TASK TO COMPLETE: Type out the data exactly as given. Skip any image.
....
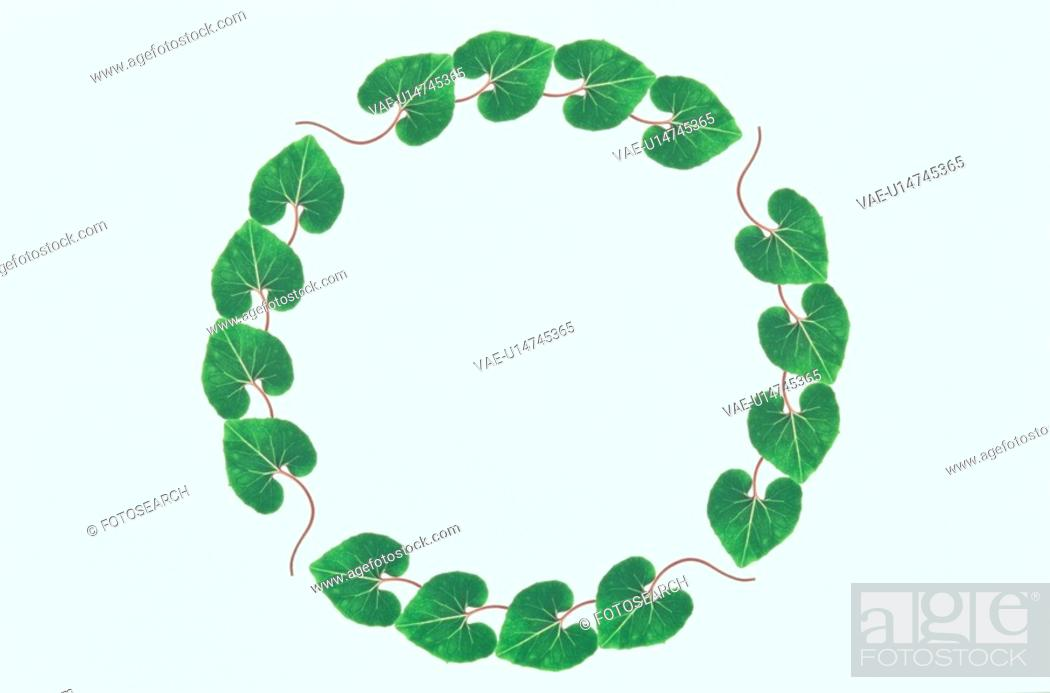 Stock Photo: The Round Frame Of Leaves.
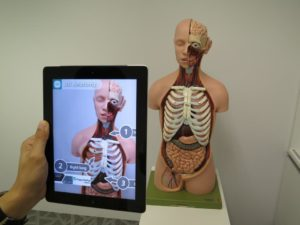 Augmented Reality Anatomy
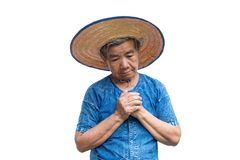 Niepokój kobiety stary Azjatycki rolnik na bielu obrazy royalty free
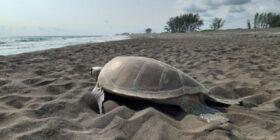 La historia de la familia que está salvando a las tortugas del Golfo de México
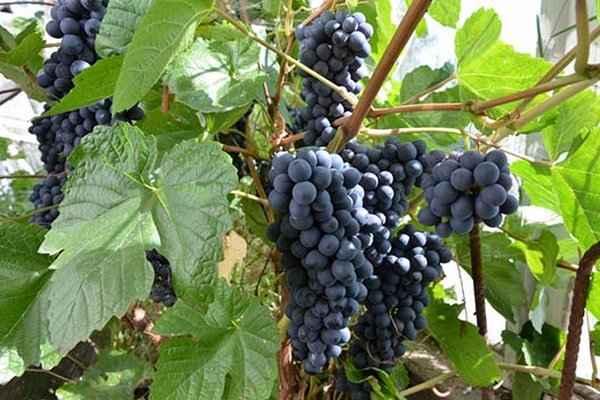Обрезка винограда весной для начинающих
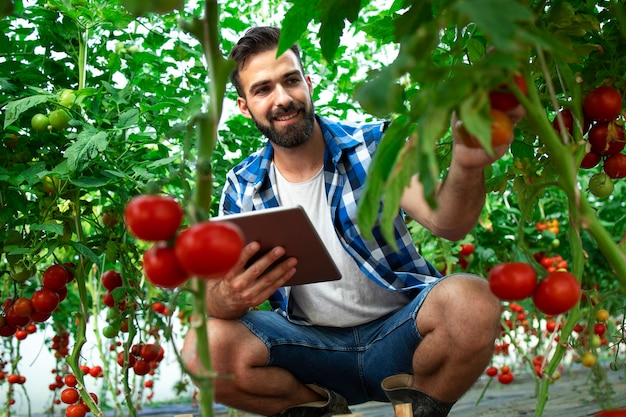 Farmer with tablet computer checking quality and freshness of tomato vegetables in organic food farm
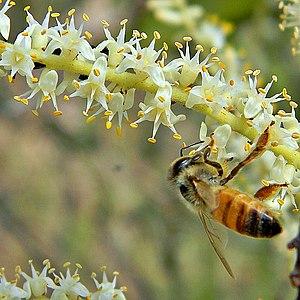 Saw Palmetto & Honey Bee
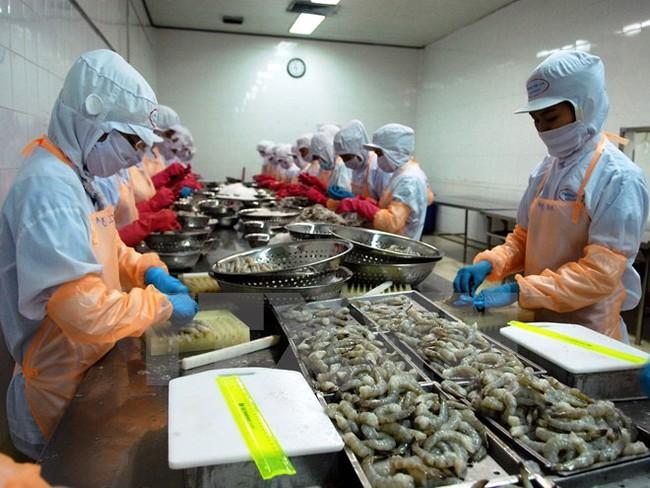 EU cảnh báo các cơ sở xuất khẩu thủy sản có chất kháng sinh cấm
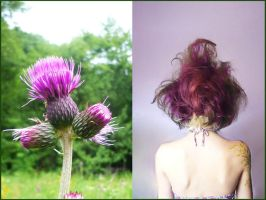 Two Thistles by E11a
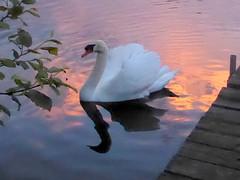 Swan, continued (yooperann) Tags: mute swan east bass lake gwinn upper peninsula michigan sunset light reflected pink clouds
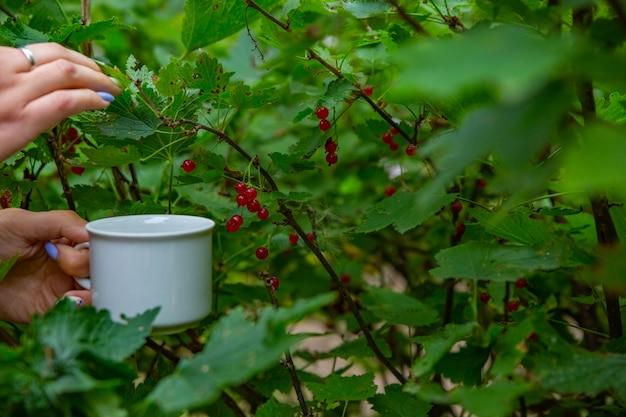 Zbieranie jagód podczas zbiorów w ogrodzie lato zdrowe odżywianie organiczne słodkie owoce przy zbiorze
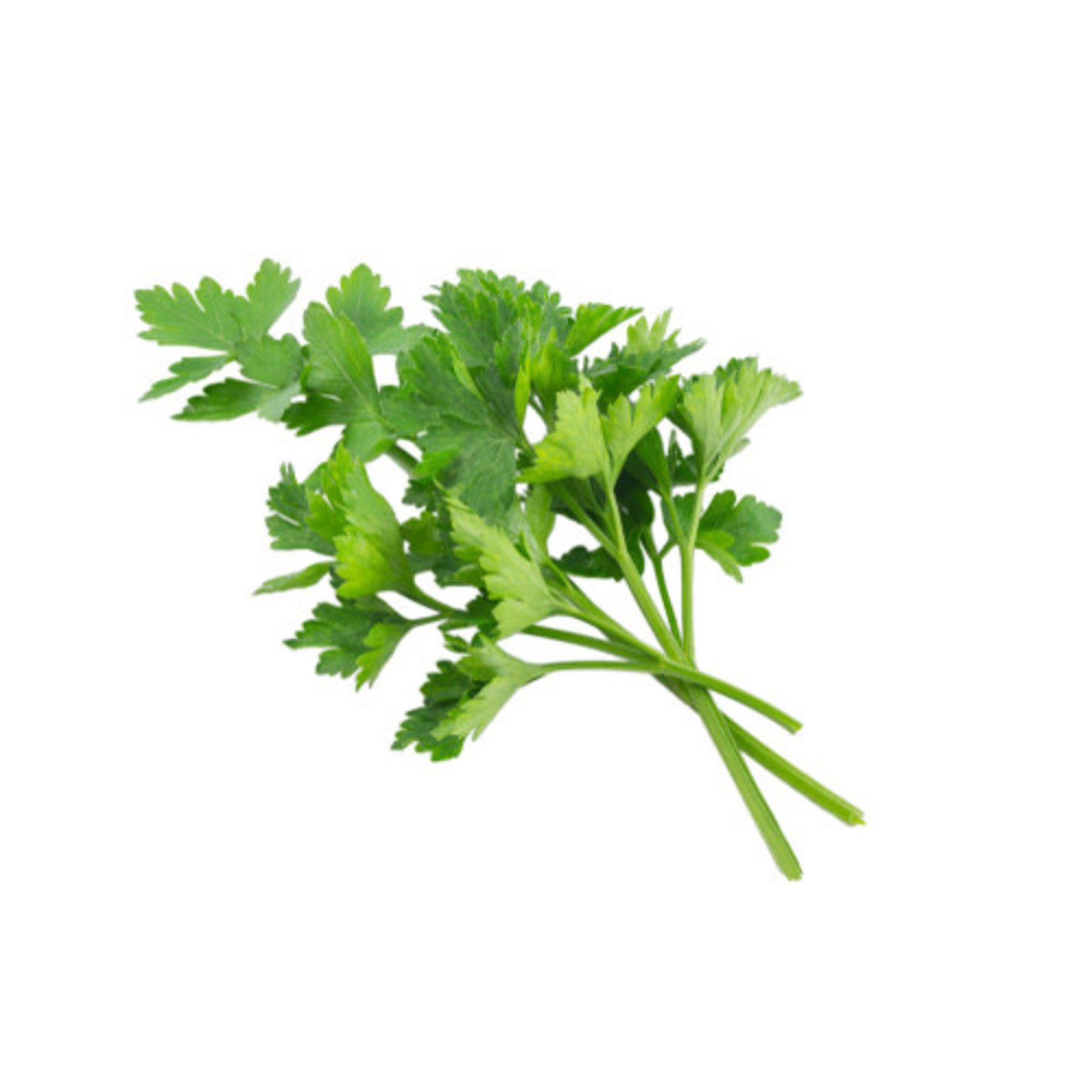 Parsley ORGANIC (seed pkg)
....
WRITTEN ANSWER:
 Stock Photo: The Round Frame Of Leaves.
 Augmented Reality Anatomy
 Niepokój kobiety stary Azjatycki rolnik na bielu obrazy royalty free
 La historia de la familia que está salvando a las tortugas del Golfo de México
Обрезка винограда весной для начинающих
 Farmer with tablet computer checking quality and freshness of tomato vegetables in organic food farm
 Saw Palmetto & Honey Bee
 EU cảnh báo các cơ sở xuất khẩu thủy sản có chất kháng sinh cấm
 Two Thistles by E11a
 Swan, continued (yooperann) Tags: mute swan east bass lake gwinn upper peninsula michigan sunset light reflected pink clouds
 Zbieranie jagód podczas zbiorów w ogrodzie lato zdrowe odżywianie organiczne słodkie owoce przy zbiorze
 Parsley ORGANIC (seed pkg)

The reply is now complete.